Domestic dogs (Canis familiaris) have lived alongside humans for thousands of years. An extensive genetic analysis, published this week (April 25) in Cell Reports, now sheds light on the roles that factors like migration and breeding likely played in canine evolution.
“Each time we come up with different changes into our own sort of society and the way we live, then there’s room for a new kind of dog, or a new shape, a new size,” coauthor Heidi Parker, a dog geneticist at the US National Institutes of Health, told The Verge.
Park and colleagues assessed the genomes of 1,346 dogs across 161 breeds to assemble an extensive family tree, outlining the canines’ evolutionary histories. The team’s analysis revealed that the 161 dog breeds fell into 23 genetically defined groups, or clades. By assessing these clades, the researchers discovered that certain traits, such as herding, were bred for multiple times across history.

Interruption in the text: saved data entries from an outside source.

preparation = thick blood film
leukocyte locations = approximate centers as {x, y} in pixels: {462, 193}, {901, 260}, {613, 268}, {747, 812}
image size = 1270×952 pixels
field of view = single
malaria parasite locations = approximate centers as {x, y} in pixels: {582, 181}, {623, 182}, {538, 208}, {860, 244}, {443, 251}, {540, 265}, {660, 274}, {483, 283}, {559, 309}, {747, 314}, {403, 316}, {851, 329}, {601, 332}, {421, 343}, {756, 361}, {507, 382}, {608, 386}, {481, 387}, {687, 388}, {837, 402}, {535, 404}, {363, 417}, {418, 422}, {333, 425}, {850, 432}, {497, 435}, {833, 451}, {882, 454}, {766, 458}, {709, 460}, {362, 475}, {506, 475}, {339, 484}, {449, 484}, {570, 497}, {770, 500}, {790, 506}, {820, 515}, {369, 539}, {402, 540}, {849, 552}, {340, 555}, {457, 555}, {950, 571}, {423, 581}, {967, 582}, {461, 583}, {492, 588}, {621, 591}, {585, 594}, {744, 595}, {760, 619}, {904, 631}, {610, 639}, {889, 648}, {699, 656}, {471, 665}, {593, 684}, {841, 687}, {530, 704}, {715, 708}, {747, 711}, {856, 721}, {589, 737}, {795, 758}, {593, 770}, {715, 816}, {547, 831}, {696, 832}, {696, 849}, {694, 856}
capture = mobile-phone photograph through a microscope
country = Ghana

They also found evidence that certain dogs were used to develop specific traits—pug genes, for example, emerged across a number of small dog genomes. Signs of cross-breeding after human migration, such as German shepherd genes in the Peruvian hairless dog (a New World canine), also appeared in some dogs’ genomes.
“They show that by using genetics, you can really show what was going on as [breeders] were making these breeds,” Elinor Karlsson, a computational biologist at the University of Massachusetts Medical Center who was not involved with the work, told Science. “The whole period in between [domestication and today] has been a black box.”
The new canine family tree could help veterinarians spot genetic risk factors for disease, Parker told Science.